Rows from a spatial reasoning dataset:
(begin)
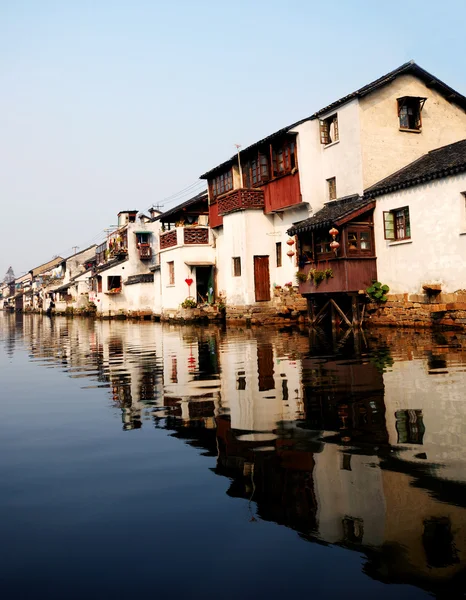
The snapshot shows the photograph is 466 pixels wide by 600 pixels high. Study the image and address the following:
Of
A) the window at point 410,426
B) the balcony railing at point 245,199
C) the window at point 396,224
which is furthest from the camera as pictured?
the balcony railing at point 245,199

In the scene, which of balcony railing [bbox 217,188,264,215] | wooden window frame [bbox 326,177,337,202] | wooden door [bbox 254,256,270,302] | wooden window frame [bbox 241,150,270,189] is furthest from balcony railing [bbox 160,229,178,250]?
wooden window frame [bbox 326,177,337,202]

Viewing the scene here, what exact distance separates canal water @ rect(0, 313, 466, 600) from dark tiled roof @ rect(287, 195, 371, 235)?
518 inches

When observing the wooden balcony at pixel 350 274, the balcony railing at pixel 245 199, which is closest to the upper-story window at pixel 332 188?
the balcony railing at pixel 245 199

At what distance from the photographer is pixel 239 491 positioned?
4.11 meters

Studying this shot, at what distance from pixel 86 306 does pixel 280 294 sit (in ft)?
129

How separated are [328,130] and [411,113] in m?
3.59

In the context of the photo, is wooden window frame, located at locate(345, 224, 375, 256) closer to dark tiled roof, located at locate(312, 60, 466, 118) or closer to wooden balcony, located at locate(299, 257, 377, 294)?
wooden balcony, located at locate(299, 257, 377, 294)

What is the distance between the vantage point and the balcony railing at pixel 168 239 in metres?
36.1

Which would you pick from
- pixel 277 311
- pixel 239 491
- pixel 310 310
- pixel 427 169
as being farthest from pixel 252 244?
pixel 239 491

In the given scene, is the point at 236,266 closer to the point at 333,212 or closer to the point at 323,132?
the point at 333,212

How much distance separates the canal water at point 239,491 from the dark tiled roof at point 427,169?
1192cm

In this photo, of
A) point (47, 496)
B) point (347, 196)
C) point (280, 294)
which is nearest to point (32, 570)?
point (47, 496)

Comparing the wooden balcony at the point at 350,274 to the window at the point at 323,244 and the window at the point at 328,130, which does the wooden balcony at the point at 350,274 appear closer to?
the window at the point at 323,244

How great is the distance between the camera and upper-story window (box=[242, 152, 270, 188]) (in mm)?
28531
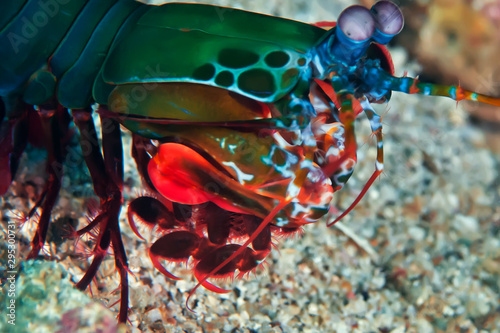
(end)
● **What you will do**
Pull out each line in the rows above that contains the string "closer", matching case exactly.

● **Reply**
In the context of the photo, is wooden window frame, located at locate(345, 224, 375, 256) closer to dark tiled roof, located at locate(312, 60, 466, 118) or closer to wooden balcony, located at locate(299, 257, 377, 294)?
In the given scene, is the point at 236,266 closer to the point at 333,212 or closer to the point at 323,132?
Comparing the wooden balcony at the point at 350,274 to the window at the point at 323,244 and the window at the point at 328,130, which does the wooden balcony at the point at 350,274 appear closer to?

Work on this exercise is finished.